Elini baştan hayli açık eden film yine de sürpriz finali ile gerilim hikâyelerinden hoşlananların hayli hoşuna gidecek bir içeriğe sahip. Filmin çekiciliğinde oyuncularından özellikle ikisinin aslan payını aldığını belirtmek gerek. Tim Robbins kuşkulanılan komşu rolünde ve Joan Cusack onun karısı rolünde döktürüyorlar film boyunca. Asıl kahramanımız olan profesörü canlandıran Jeff Bridges ise sanki hikâyeye çok da inanmamış bir hava taşıyan performansı ile idare ediyor daha çok. Robbins ve Cusack’ın performansları dışında film yeterince başarılamamış olsa da takip sahneleri ile göz dolduruyor. Gerçi bu sahnelerde Bridges’ın kaldırımlarda son sürat gitmekten çekinmeyen arabası ile potansiyel olarak öldürebileceği masum insan sayısının patlamasına engel olmaya çalıştığı bombanın öldüreceklerinden daha az olduğu tartışmalı ama bu da bu tür filmlerin olmazsa olmaz ve sorgulanmaması gereken anlamsızlığı. Üstelik bombanın patlayacağı binanın ABD Başkanlarının bile görevden almaya çekindiği ve faşizan yönetimi ve düşünceleri ile bilinen J. Edgar Hoover’ın adını taşıyan bir bina olduğu düşünülürse, Bridges’ın başarısız olması yönündeki beklentinize engel olmak ta pek kolay değil açıkçası. Ayrıca açılış sahnesindeki ve açılış jeneriğindeki, “Halka” serisinden bir film seyredeceğiniz havasını yaratan çekimlerin hikâye ile bağlantısını anlamak da pek mümkün değil ve yaratıcılarının korku ile gerilimi karıştırdığı düşüncesine kapılıyor insan seyrederken.

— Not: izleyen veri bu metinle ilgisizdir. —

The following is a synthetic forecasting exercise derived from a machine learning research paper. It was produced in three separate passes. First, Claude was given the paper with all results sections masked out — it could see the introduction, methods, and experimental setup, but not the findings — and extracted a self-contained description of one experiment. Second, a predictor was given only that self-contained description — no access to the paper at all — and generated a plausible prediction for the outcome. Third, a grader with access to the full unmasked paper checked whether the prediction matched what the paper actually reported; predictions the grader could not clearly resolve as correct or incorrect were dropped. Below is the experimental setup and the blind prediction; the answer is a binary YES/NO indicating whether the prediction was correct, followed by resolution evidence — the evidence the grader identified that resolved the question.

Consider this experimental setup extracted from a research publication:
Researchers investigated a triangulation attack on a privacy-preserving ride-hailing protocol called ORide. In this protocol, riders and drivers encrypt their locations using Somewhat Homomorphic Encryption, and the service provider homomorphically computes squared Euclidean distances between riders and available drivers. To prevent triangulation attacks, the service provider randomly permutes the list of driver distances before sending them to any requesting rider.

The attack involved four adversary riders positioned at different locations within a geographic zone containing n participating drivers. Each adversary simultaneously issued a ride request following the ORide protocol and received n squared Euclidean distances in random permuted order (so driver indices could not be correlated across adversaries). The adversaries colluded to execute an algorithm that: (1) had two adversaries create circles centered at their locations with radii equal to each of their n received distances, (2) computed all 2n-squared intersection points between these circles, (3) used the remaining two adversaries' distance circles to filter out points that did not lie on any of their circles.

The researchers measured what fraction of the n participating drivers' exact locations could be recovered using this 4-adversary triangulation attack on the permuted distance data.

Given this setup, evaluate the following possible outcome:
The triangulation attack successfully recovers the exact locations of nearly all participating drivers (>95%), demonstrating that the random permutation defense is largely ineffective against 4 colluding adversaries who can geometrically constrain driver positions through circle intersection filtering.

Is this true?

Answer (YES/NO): YES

FBI ve genel olarak devleti eleştirir görünen ama bunu bu kurumların misyonu veya hedefleri açısından değil, tam tersine doğru gördüğü bu misyon ve hedefler için yeterince sert ve başarılı olmamak açısından yapan filmin iyi anlatılmış ve şık bir mizansen anlayışı ile çekilmiş ama hikâyesi açısından tartışmalı bir eser olduğunu söylemek gerekiyor özet olarak. Hikâyeyi destekleyen başarılı Angelo Badalementi müziklerine de dikkat.